Sans répondre par les mots, la jeune fille désigne la porte derrière lui, l'invitant du geste à ouvrir la voie jusqu'au dehors. Il ne faut pas lui dire deux fois. Pourquoi ne pas commencer sur-le-champ ? Elle ne se souvient pas d'avoir passé du temps avec quelqu'un sans se soucier de quoi que ce soit depuis qu'elle s'est réveillée. Pour tous leurs efforts, personne n'a réussi à la distraire complètement du danger qu'elle encourt et représente, ou des secrets qu'ils gardent.
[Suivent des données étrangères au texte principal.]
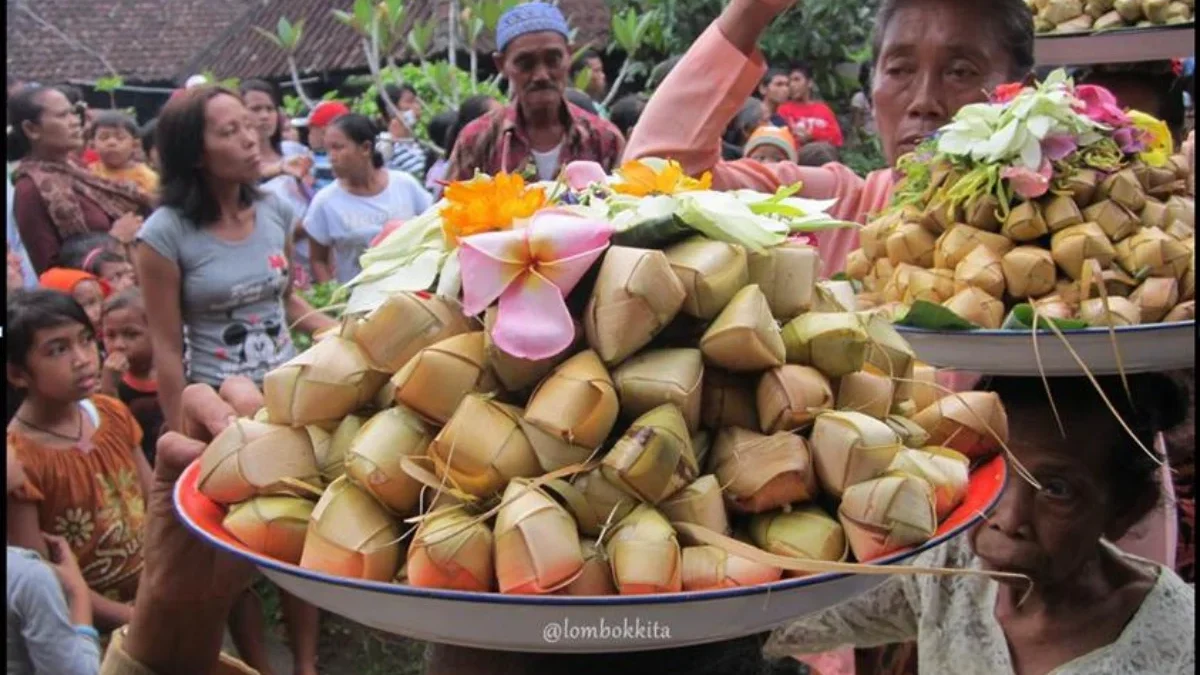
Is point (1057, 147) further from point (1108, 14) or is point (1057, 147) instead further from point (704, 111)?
point (1108, 14)

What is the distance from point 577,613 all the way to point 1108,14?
280 centimetres

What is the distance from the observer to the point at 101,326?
495 centimetres

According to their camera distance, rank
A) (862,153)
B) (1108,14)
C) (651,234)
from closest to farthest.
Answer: (651,234)
(1108,14)
(862,153)

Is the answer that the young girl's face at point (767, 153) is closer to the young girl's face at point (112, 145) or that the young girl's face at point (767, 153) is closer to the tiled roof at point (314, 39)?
the young girl's face at point (112, 145)

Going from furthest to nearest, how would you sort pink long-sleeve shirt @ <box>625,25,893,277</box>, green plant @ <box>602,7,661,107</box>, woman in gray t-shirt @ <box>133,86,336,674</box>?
1. green plant @ <box>602,7,661,107</box>
2. woman in gray t-shirt @ <box>133,86,336,674</box>
3. pink long-sleeve shirt @ <box>625,25,893,277</box>

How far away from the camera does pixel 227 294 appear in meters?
4.36

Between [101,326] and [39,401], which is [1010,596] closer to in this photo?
[39,401]

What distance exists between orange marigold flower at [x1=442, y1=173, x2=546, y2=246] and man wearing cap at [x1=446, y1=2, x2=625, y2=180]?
334cm

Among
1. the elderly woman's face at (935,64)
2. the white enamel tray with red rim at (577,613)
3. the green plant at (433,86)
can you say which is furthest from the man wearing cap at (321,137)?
the white enamel tray with red rim at (577,613)

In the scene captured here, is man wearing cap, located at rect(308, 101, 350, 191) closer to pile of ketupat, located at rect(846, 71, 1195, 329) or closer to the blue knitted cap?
the blue knitted cap

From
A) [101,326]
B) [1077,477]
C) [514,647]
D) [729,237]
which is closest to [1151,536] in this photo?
[1077,477]

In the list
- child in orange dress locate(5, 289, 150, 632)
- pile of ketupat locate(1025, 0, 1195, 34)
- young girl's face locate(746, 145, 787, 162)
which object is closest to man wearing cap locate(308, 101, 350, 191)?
young girl's face locate(746, 145, 787, 162)

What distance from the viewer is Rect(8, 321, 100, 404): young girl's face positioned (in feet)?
12.5

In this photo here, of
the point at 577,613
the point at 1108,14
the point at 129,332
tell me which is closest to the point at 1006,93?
the point at 1108,14
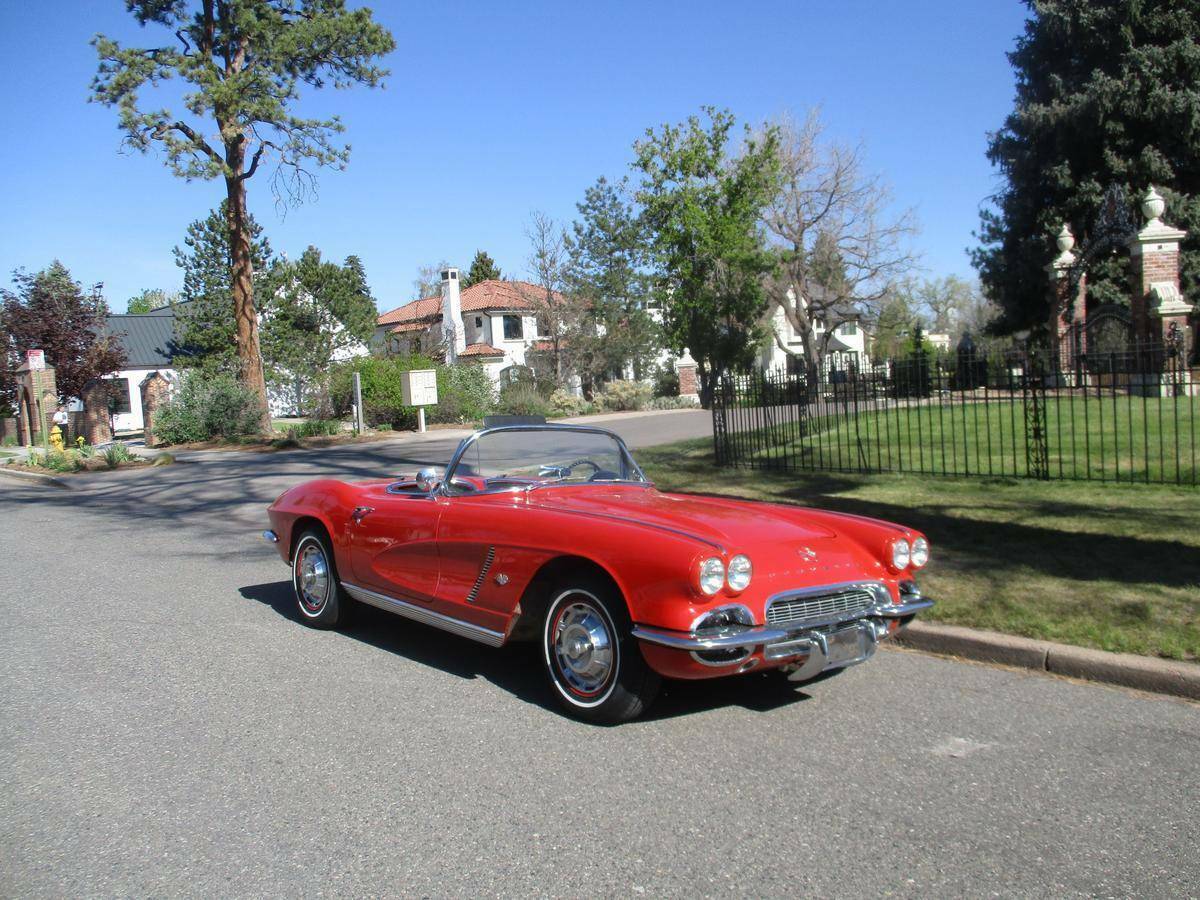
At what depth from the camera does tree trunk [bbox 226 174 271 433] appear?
90.6 ft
Et le pire, c'est qu'elle sait que c'est sûrement réciproque, et personne ne s'est senti serein en sa présence depuis son retour à la maison. Sans compter les autres choses dont tout le monde a à s'inquiéter en plus de sa situation à elle.
Strauss n'a pas oublié ce pour quoi il est venu initialement. Mais ça n'a pas d'importance. Ça attendra. Il repassera. Quand Maena sera occupée. Par Ben, sans doute. Son sourire s'élargissant, il insiste pour céder le passage à la jeune fille, qui accepte en riant, et le laisse lui emboîter le pas jusqu'à là d'où il est arrivé. Ils ont toujours eu l'habitude de répondre aux questions l'un de l'autre dans l'environnement fermé d'une salle de classe, mais il suppose qu'il peut comprendre son besoin de prendre l'air, à force de tourner en rond dans cette maison. L'année scolaire se termine en fin de semaine, donc elle ne sera pas prête à temps pour retourner au lycée d'ici là, mais il espère qu'elle sera bientôt en mesure de tenter d'autres sorties sans risque.